=== Work to do ===
1. Using the account of Elizabeth Choy's imprisonment, decide whether each statement agrees with it: (a) the prison cell held more than 20 people; (b) prisoners left the cell for interrogation through a large main door; (c) other women were held in the same cell. For each, answer yes or no and quote the words that settle it.
2. Copy word for word the part of the account of Elizabeth Choy's imprisonment from "The stench coming" up to and including "was hardly bearable.".
3. Rewrite the paragraph of the account of Elizabeth Choy's imprisonment that begins "What they did to me was" as a short list, keeping its main facts.

=== Source ===
*****
Monday 11 February 2013

How did The Japanese treated me. (Elizabeth Choy)(1942-1943)

I was imagining me being this lady, Elizabeth Choy, that was being tortured terribly, standing at her point of view. Imagining about things that have happened to her has happened to me. How the Japanese treated me.
"It's like 200 days in hell, suffering so much as the Japanese captured me, suspecting that I have help the British internees.
What they did to me was that they put in a prison cell that is only 10 by 12 feet (4m by 5m) big and there were more than 20 people suffocate inside. The whole room was so packed that we could only knelt from morning to night. Some of us even suffered serious sores on our knees. I was the only female among them Inside the cell was a tap and underneath it, a hole meant for toilet purposes. There was no privacy to speak of -- our daily business was conducted there in full view of everyone.
The stench coming from our perspiration, human waste and stagnant water fouled up the small cell and was extremely suffocating.
We had to crawl out through a small trap door at the side for interrogation. Our captors beat us up, subjected us to electric shocks and pumped us up with water as part of the interrogation routine. The feeling of having one’s belly pumped full of water and then seeing the water gushing out of the body was hardly bearable.
*****
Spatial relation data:
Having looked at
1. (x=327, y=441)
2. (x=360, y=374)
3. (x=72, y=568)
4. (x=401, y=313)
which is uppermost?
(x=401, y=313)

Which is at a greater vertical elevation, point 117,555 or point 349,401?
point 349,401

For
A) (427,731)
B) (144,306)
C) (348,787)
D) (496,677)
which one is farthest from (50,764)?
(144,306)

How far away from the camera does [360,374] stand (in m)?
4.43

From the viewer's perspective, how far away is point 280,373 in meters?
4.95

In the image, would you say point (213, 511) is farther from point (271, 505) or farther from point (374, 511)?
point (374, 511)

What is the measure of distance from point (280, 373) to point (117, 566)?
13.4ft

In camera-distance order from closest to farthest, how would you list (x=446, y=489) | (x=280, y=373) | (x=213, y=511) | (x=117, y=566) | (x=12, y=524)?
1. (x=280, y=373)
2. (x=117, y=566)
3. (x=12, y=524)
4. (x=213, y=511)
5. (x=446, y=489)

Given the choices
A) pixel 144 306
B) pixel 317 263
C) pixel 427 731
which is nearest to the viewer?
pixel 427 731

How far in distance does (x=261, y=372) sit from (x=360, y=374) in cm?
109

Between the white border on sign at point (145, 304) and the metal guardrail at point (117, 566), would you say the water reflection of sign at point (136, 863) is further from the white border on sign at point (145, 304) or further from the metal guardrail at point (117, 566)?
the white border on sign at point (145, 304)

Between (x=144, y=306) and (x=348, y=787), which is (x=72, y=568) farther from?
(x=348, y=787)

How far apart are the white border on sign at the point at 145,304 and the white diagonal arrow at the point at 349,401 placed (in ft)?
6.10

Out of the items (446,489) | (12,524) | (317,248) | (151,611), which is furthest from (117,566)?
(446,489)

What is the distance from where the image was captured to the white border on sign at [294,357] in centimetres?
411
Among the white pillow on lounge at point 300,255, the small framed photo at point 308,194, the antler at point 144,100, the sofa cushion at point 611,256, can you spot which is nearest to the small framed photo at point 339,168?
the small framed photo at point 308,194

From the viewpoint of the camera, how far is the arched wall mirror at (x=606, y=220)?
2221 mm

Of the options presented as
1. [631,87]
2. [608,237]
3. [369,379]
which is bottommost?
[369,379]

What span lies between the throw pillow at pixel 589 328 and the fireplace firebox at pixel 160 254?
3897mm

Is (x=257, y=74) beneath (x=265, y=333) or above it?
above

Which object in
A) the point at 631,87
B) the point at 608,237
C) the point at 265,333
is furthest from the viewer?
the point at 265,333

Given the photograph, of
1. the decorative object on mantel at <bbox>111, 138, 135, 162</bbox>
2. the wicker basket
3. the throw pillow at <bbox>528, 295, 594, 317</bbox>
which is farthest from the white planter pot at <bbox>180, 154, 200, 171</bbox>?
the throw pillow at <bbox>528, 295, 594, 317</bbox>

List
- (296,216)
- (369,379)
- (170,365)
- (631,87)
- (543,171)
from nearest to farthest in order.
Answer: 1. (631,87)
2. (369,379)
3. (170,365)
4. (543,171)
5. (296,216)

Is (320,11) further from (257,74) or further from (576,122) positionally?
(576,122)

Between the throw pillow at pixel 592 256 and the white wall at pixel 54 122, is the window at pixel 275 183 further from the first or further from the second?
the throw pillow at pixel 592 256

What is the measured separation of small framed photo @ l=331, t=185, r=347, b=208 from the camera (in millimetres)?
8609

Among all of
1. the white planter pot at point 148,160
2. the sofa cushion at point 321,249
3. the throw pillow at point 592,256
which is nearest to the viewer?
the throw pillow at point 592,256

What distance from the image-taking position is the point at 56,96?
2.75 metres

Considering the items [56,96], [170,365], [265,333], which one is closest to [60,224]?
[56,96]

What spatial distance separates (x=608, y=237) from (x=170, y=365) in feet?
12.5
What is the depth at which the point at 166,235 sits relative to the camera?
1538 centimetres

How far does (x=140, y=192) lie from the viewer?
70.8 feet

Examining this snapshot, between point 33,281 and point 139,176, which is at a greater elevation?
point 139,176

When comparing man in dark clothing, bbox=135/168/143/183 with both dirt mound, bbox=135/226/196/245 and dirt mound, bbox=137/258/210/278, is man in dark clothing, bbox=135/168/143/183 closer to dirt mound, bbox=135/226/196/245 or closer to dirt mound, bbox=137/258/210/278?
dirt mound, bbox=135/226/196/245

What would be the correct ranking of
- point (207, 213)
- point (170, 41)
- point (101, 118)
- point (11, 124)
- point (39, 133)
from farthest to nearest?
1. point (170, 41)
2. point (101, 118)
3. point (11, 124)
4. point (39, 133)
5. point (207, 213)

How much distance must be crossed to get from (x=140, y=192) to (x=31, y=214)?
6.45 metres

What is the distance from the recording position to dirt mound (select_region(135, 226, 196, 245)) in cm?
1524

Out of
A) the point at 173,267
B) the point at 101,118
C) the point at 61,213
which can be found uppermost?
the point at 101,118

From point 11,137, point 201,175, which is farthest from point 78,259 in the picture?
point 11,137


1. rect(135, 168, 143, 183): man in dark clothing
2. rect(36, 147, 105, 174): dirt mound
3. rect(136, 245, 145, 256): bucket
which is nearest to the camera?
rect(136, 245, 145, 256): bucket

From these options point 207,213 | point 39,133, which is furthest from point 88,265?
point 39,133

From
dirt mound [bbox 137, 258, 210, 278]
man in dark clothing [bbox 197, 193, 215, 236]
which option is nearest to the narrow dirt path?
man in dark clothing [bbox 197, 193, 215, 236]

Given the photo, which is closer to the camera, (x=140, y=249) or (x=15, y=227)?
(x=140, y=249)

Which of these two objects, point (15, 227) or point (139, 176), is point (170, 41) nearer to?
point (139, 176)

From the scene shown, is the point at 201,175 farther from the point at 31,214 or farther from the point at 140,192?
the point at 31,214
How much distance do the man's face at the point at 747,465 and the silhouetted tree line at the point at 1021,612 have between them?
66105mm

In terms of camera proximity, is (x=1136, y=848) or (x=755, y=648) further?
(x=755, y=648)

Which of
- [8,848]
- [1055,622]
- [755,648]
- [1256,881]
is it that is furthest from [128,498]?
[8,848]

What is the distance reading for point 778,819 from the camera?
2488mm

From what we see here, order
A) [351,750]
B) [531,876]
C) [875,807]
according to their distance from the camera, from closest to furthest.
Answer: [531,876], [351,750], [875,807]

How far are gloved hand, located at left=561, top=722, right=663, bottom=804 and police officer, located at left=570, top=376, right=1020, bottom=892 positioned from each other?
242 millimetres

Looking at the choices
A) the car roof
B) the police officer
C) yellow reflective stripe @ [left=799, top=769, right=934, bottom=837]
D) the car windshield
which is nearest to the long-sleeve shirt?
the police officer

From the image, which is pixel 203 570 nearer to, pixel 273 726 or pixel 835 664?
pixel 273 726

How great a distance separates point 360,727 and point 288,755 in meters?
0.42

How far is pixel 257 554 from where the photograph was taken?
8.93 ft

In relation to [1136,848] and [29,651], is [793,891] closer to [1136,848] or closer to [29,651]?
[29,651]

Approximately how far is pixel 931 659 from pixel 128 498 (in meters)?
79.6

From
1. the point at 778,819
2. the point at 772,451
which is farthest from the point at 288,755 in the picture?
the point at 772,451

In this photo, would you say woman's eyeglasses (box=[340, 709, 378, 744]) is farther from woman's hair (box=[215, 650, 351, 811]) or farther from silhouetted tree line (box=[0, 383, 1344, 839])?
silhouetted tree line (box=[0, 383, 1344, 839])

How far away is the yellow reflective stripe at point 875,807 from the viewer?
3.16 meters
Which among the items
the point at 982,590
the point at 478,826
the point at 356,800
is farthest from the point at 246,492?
*****
=== Solutions to the problems ===
1.
(a) Yes: "there were more than 20 people suffocate inside"
(b) No: "We had to crawl out through a small trap door at the side for interrogation."
(c) No: "I was the only female among them"

2.
The stench coming from our perspiration, human waste and stagnant water fouled up the small cell and was extremely suffocating.
We had to crawl out through a small trap door at the side for interrogation. Our captors beat us up, subjected us to electric shocks and pumped us up with water as part of the interrogation routine. The feeling of having one’s belly pumped full of water and then seeing the water gushing out of the body was hardly bearable.

3.
- The prison cell was only 10 by 12 feet (4m by 5m) and held more than 20 people.
- It was so packed that the prisoners could only kneel from morning to night.
- Some of them got serious sores on their knees.
- The narrator was the only female among them.
- The cell had a tap with a hole under it, used as a toilet.
- There was no privacy: daily business was done in full view of everyone.